A nova classe média, a Classe C, é responsável por metade do total de acessos a banda larga no país e a 56% do total de conexões. Um mercado extremamente promissor para um campo pouco explorado no país, o de e-commerce.
 
Outro dado que chama a atenção é sobre redes sociais. O brasileiro tem deixado o Orkut de lado e tem preferido o Facebook. Os dados levam a algumas conclusões. Primeiro que os produtos de comunicação devem ser voltados para a nova classe média. Não sabemos muito bem o que fazer para explorar o potencial das redes sociais. Muita gente tenta, mas ninguém descobriu a fórmula, o pulo do gato.
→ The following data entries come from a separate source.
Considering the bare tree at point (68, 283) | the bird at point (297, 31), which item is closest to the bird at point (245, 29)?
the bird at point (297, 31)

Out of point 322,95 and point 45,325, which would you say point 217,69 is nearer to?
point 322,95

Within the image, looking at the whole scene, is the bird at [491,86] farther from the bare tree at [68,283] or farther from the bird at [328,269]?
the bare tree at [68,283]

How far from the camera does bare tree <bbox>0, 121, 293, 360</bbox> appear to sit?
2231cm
O comércio eletrônico pode evoluir muito e é um campo promissor para investimentos em médio e curto prazo.
 
Será que uma alternativa para a iminente perda de receitas que o Estado pode sofrer não poderiam ser as empresas “ponto com”? Ou o desenvolvimento de inteligência para o desenvolvimento e exploração de plataformas online? O Espírito Santo tem uma posição geográfica privilegiada. Estamos no centro de acesso a mercados “classe C” como a região Nordeste e a Região Centro Oeste do país. Com melhorias  na infra-estrutura capixaba, leia-se rodovias melhores, portos modernizados e aeroporto (o que falar que já não foi dito…), podemos ser um centro de distribuição importante para o setor.
 
Em conversa recente com o secretário de Desenvolvimento Econômico da Serra, Jessé Moura Marques, Enfoque Econômico perguntou se havia algum plano especial para atração de empresas de TI para as áreas industriais do município. Ele disse que a política de incentivos não era específica para nenhum setor, mas que o município está aberto a todos os segmentos. Não há qualquer movimento semelhante em nenhum outro município ou mesmo do Estado.

Já opera em Vitória o primeiro call Center inteligente do Estado. O investimento foi de R$ 500 mil. Obra da Caper Serviços Corporativos que pretende atender empresas de comércio, setor financeiro, médico,  hospitalar e educação.